Hello guys. I want to activate 'validation' button...
# troubleshoot
a
Hello guys. I want to activate 'validation' button which is closed at first when datahub quickstart runs. I was following guides for great_expectations. I've finished to install acryl-datahub[great-expectations]. However, I can't find the yaml file for great_expectations/checkpoint directory. What can I do to solve this? I attached the figure which captures my situation.
m
As the validation is specific to each dataset, you have to create 3 files: datasource, suite and checkpoint. • Datasource file: File in which you will have to specify all the information needed for GE to be able to connect to the table you want to make the validation tests for. • Suite file: File in which you will indicate all the tests to be done in the table of the source specified in the previous file. • Checkpoint File: It will be the file you will have to execute to be able to see the tests in datahub.
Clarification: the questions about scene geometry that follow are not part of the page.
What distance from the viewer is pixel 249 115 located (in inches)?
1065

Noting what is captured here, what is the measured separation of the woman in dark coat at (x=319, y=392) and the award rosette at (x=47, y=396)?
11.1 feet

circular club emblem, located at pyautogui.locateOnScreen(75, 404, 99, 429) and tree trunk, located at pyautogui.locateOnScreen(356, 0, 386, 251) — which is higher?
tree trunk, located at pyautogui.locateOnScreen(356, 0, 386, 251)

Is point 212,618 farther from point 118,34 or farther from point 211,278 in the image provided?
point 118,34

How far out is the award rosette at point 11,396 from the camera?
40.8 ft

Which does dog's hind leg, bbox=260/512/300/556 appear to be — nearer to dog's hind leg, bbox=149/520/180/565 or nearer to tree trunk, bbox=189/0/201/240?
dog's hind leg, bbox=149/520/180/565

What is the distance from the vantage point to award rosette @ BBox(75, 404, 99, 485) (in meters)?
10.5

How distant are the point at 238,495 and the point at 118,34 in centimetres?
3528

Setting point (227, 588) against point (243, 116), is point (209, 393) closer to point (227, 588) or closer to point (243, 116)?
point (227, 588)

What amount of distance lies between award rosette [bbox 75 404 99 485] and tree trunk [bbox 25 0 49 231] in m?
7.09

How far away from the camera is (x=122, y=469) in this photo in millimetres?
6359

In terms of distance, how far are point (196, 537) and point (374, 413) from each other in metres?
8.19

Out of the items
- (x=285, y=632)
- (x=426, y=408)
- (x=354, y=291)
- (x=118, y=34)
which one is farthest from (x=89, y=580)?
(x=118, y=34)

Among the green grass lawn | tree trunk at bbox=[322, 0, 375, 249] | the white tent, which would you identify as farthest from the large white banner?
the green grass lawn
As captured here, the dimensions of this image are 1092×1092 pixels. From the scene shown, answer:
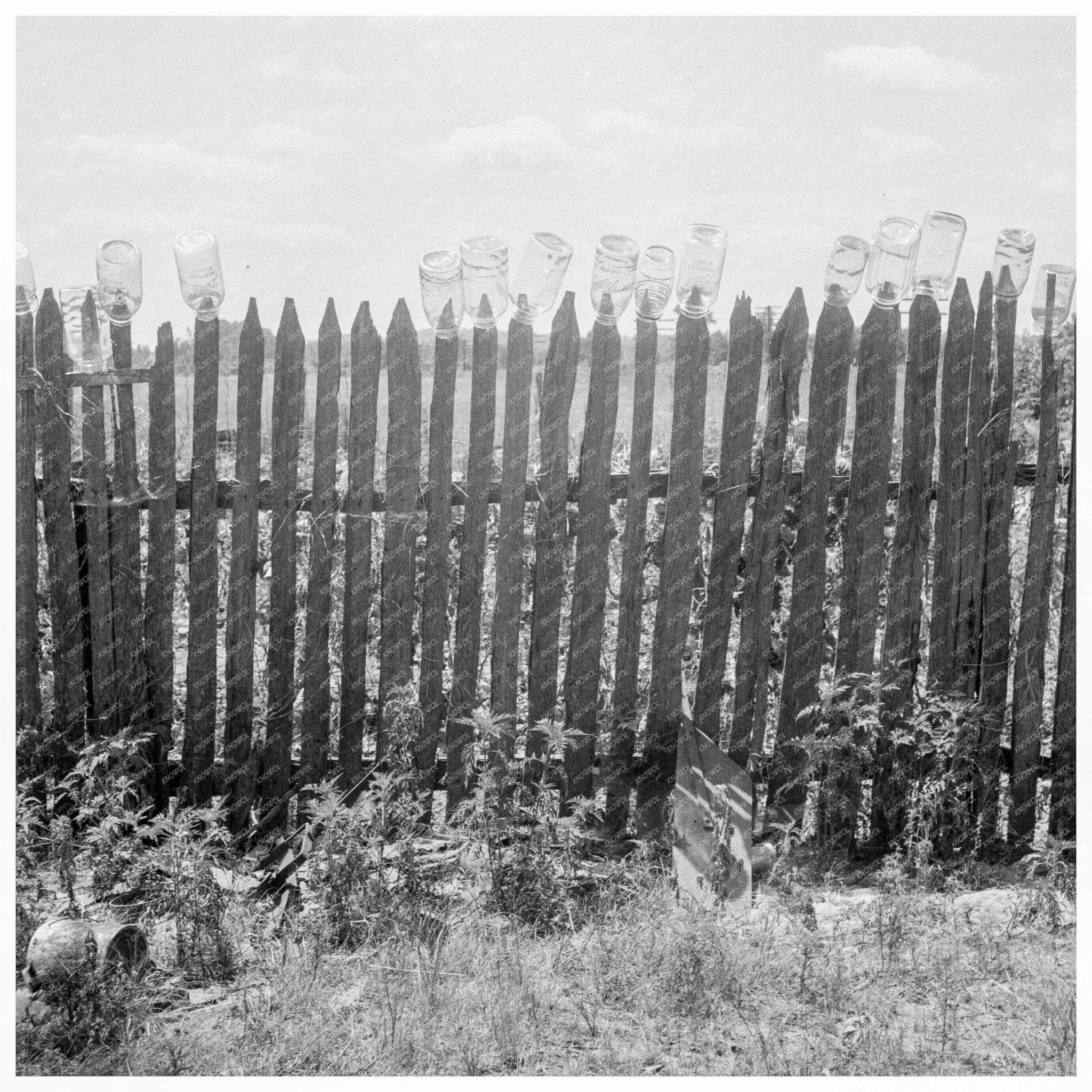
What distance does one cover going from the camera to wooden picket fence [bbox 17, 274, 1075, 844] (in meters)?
4.08

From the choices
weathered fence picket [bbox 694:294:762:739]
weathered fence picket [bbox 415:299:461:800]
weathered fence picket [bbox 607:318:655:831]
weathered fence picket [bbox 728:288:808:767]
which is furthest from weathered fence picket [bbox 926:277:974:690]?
weathered fence picket [bbox 415:299:461:800]

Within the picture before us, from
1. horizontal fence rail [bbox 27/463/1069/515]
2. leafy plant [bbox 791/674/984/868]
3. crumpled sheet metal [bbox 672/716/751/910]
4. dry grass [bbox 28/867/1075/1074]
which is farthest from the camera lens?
horizontal fence rail [bbox 27/463/1069/515]

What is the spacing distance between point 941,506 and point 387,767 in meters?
2.49

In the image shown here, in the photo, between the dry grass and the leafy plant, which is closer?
the dry grass

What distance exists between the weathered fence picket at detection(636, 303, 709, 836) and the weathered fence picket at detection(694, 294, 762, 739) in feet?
0.29

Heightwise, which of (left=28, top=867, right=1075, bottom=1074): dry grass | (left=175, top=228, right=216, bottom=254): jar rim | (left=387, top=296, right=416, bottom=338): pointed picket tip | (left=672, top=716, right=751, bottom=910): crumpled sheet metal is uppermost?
(left=175, top=228, right=216, bottom=254): jar rim

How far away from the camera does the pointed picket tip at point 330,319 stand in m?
4.04

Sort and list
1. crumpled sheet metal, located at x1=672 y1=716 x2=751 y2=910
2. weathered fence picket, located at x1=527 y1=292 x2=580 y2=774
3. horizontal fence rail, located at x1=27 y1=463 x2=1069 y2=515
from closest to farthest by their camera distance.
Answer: crumpled sheet metal, located at x1=672 y1=716 x2=751 y2=910 < weathered fence picket, located at x1=527 y1=292 x2=580 y2=774 < horizontal fence rail, located at x1=27 y1=463 x2=1069 y2=515

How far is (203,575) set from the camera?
4223mm

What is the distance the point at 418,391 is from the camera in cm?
412

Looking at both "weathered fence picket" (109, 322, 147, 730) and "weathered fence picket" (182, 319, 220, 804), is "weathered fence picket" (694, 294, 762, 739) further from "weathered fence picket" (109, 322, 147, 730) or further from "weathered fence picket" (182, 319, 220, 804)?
"weathered fence picket" (109, 322, 147, 730)

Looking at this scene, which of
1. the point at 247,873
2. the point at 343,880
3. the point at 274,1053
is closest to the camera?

In this file you will have to specify a few options which will make the connection to Datahub possible.
Copy code
action_list:
	- name: store_validation_result
		action:
			class_name: StoreValidationResultAction
	- name: store_evaluation_params
		action:
			class_name:StoreEvaluationParametersAction
	- name: update_data_docs
		action:	
			class_name: UpdateDataDocsAction
			site_names: []
	- name: datahub_action
		action:
			module_name: datahub.integrations.great_expectations.action
			class_name: DatahubValidationAction
			server_url: <http://datahub-gms:8080>
a
@microscopic-mechanic-13766 You mean, I should make three files in the checkpoint directory, right?
m
No, each file would be stored in a different directory. To be able to "enable" the validation tab you have to create the 3 files mentioned above, not just the checkpoint (as the checkpoint file just takes info from the other 2 files)
a
@microscopic-mechanic-13766 After receiving your answer, I've figured out that 'great_expectations init' command makes the essentials automatically. As you instructed, I made my own 'suite.json' , 'checkpoint.yaml' file and added information about datasource to 'great_expectation.yml' . But the problem is : json file about suite causes 'unknown field' error. The format of dictionary is identical to that of test_suite.json which is located in the datahub github. I'm now trying to solve this.... Have you ever encountered this kind of error when you tried to do this? For your information, I attached two figures. First one is about my suite.json file and the second is about error msg. 'id' is the column name of my private databse I connected.
m
great_expectations init
as far as I know just creates the needed directory structure for Great Expectations to work correctly. Creating the suite of expectations can sometimes be a nightmare. As I guess you are not very familiar with it (as it is also my case), I would recommend to follow this steps: •
great_expectations suite new --no-jupyter
• Select option
3- Automatically, using a profiler
• Indicate file name •
jupyter notebook /great_expectations/uncommitted/edit_<file_name> --allow-root --ip 0.0.0.0
I would also recommend you to create the files via jupyter notebook, as it gives out more info, is easier,... (The last command would be to be able to access jupyter in your browser and to use Jupyter's UI to create mentioned files)